Optimistic Forecasts for AUM growth in the Asset Management Industry are Overinflated, According to New Survey
06 Feb 2019
London, 6 February 2019: Bloomberg Intelligence and Simmons & Simmons today launched their first ‘Asset Management Outlook to 2025’, a survey of nearly 2,000 global buy-side professionals that unveils asset managers’ expectations for financial performance and wellbeing across the sector over the next several years.
The survey reveals that global asset managers are relatively conservative in their predictions for AUM growth, expecting 21% growth to 2025. This demonstrates an expectation for strong, not stellar, growth that is in contrast to some more aggressive forecasts.
Perhaps surprisingly, given concerns over the possible impact of Brexit on British financial services, the UK is expected to experience 22% AUM growth – close to the APAC growth rate which is the highest across the globe – and ahead of both the U.S. and the rest of Europe.
Pressure on Profitability; the Rise of Actively Managed Strategies
Despite the relatively robust expectations for global top-line growth, respondents anticipate fee income to grow more slowly (only 8%) over the same period. This means that asset managers face a further fall in their fee margins – by 11% from their recent value in the period to 2025 – which will undoubtedly mount further pressure on profitability.
To combat this, asset managers expect to see a shift in investment style. The survey revealed that over a quarter (27%) of respondents expressed enthusiasm to expand offerings into alternative investment styles in a bid to capture higher fees and increase overall proceeds. Similarly, almost a fifth (19%) of traditional fund managers cited a move to actively managed strategies (with their promise of higher fees) as their most likely change, after several years of losing investors to cheaper, passive alternatives.
The Rise of Active ETFs
Given the predicted resurgence of active management, it’s interesting to consider that 13% of respondents expect to increase their allocations to ETFs – the second most likely increase in asset class. These results indicate that the search for lower cost but higher margin business, combined with the expected move to more quant-based strategies, may have produced a new era of active management using ETFs for traditional fund managers.
Shifting Asset Classes
All respondents also expect to see a change in the asset classes that are favoured over the coming years, driven by both the evolving macroeconomic environment and the preferences of different demographics. For instance, traditional fund managers expect to move from interest-rate sensitive asset classes, such as Sovereign and Corporate Bonds, into Equities and Infrastructure. Similarly, alternative managers anticipate a move from CLOs, Loans, Distressed Debt and Private Real Estate into Infrastructure and ESG and Impact investing.

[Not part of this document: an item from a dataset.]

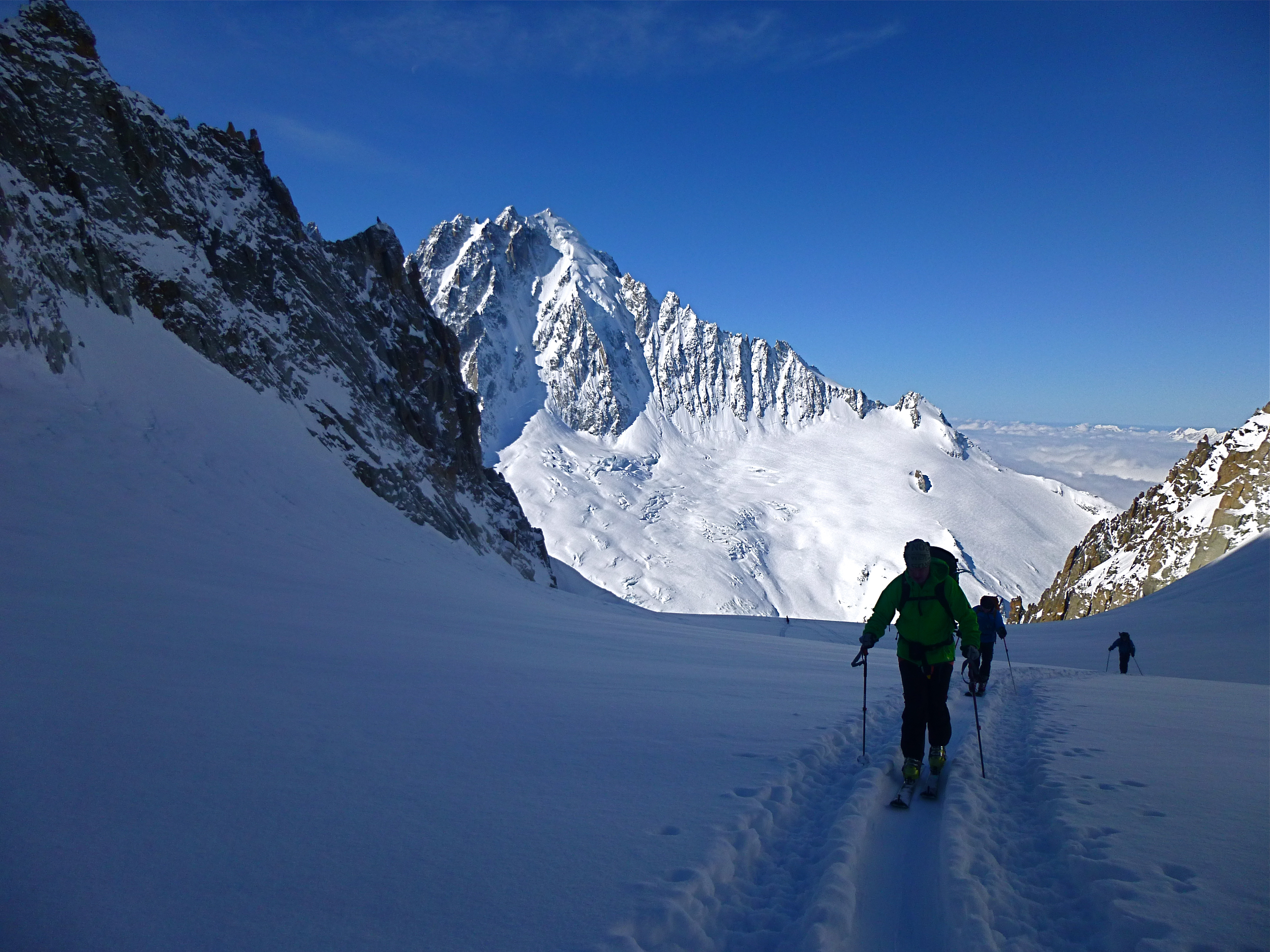 Skinning up to the Col de Chardonnet with the Grand Montets ski area in the background.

Sarah Jane Mahmud, a Senior Regulatory Analyst at Bloomberg Intelligence, says “This survey demonstrates that asset managers recognise that it will be challenging to maintain AUM, particularly in light of regulatory reform and supervisory scrutiny. Their response to those challenges will dictate the evolution of the industry – so it’s clear that this will be an extremely influential period.”
Colin Leaver, Head of Asset Management and Investment Funds at Simmons & Simmons, said “The breadth of the feedback and seniority of the respondents provides a real insight into the future of the asset management sector over the next seven years, against a background of continued change and an ever-more demanding investor base. It’s clear that managers seeking to address these challenges will need to think differently to succeed, through diversification of their businesses and investor offerings coupled with a keen focus on fee margin.”